The simple fix then is to await the async function: hexData = await readit();. The reason why it works locally in node is because the node process will wait for promises to resolve before exiting, even though the handler function has already returned. But since Lambda "returns" as soon as the handler returns, unresolved promises remain unresolved. (As an aside, there is no need for the writeit function to be marked async, because it doesn't await anything, and already returns a promise.)

That being said, I don't know promises well, and I barely know anything about events. So there are others things which raise warning flags for me but I'm not sure about them, maybe they're perfectly fine, but I'll raise it here just in case:

file.on('finish' and readandhex.on('finish'. These are both events, and I believe are non-blocking, so why would the handler and therefore lambda wait around for them?

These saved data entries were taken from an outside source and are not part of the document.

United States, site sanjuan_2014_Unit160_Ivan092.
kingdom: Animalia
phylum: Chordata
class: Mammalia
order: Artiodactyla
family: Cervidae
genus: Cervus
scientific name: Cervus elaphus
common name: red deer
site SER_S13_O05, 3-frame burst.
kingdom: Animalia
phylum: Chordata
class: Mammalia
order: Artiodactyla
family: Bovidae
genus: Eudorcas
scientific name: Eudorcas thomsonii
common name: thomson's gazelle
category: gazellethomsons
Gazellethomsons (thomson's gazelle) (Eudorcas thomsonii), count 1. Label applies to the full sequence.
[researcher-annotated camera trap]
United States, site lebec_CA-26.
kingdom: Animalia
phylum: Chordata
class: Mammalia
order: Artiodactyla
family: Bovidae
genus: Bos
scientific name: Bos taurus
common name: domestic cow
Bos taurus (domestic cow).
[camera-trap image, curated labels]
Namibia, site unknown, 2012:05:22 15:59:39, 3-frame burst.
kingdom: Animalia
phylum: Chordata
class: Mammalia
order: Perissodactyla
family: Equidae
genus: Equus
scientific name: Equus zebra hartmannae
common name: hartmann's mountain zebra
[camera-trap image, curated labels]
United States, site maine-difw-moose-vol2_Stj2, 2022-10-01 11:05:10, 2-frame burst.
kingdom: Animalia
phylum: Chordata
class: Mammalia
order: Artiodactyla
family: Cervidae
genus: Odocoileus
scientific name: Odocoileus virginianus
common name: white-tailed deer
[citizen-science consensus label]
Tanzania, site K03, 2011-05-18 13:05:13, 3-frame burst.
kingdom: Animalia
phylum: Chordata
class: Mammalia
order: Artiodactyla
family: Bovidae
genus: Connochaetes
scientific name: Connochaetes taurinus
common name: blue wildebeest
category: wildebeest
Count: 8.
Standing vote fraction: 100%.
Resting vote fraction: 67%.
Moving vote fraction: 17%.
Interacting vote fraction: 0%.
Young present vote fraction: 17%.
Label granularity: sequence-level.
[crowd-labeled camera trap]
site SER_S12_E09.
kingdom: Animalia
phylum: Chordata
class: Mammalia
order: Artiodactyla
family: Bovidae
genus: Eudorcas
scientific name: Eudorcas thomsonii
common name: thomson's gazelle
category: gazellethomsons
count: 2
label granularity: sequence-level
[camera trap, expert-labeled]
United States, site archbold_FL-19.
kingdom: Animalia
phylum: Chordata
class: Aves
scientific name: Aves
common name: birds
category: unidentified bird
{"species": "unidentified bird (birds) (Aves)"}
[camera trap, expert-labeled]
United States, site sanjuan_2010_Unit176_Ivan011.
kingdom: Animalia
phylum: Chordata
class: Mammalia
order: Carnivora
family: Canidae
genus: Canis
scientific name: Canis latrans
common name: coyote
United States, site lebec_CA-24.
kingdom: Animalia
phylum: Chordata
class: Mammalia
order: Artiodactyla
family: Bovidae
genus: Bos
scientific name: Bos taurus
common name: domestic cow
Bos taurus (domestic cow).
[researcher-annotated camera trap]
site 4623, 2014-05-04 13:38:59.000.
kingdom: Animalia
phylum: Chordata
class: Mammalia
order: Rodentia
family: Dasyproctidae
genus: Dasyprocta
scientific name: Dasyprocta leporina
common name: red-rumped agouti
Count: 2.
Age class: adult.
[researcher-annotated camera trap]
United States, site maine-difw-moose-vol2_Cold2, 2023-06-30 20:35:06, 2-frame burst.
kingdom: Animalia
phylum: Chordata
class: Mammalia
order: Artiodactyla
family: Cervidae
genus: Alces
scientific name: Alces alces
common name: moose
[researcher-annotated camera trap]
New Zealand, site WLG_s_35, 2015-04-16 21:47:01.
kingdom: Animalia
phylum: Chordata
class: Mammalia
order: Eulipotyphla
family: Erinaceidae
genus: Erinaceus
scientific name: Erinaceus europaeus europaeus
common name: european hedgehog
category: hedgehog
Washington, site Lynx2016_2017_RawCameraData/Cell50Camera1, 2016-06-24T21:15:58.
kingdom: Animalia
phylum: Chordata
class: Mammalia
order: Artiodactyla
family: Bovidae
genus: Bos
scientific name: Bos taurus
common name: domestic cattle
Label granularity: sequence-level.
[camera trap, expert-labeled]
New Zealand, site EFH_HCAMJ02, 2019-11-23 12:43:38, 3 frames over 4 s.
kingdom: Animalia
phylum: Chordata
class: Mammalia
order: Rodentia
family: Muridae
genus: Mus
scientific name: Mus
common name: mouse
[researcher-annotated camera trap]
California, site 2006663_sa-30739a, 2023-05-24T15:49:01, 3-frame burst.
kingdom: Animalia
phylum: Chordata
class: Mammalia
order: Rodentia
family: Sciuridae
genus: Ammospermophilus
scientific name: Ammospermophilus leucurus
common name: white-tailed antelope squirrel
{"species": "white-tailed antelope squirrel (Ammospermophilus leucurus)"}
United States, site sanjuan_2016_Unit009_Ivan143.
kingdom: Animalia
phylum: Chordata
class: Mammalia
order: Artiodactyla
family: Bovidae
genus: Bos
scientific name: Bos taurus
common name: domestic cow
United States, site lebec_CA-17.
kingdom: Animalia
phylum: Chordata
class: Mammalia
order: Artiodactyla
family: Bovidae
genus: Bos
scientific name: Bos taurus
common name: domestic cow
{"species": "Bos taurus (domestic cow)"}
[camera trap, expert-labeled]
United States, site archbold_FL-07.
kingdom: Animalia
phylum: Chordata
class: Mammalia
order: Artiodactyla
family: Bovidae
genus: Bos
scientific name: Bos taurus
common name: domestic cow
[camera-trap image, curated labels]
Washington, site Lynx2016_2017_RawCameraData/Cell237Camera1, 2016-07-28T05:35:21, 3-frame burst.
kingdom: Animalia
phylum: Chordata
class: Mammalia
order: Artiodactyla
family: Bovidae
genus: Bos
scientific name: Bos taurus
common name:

In the first case, it's within a promise and resolve() is called from within the event function, so that may be fine (as I said, I don't know much about these 2 subjects so am not sure) - the important thing is that the code must block at that point until the promise is resolved. If the code can continue execution (i.e. return from writeit()) until the finish event is raised, then it won't work.

The second case is almost certainly going to be a problem because it's just saying that if x event is raised, then do y. There's no promise being awaited, so nothing to block the code, so it will happily continue to the end of the readit() function and then the handler and lambda. Again this is based on the assumption that events are non blocking (in the sense of, a declaration that you want to execute some code on some event, does not wait at that point for that event to be raised).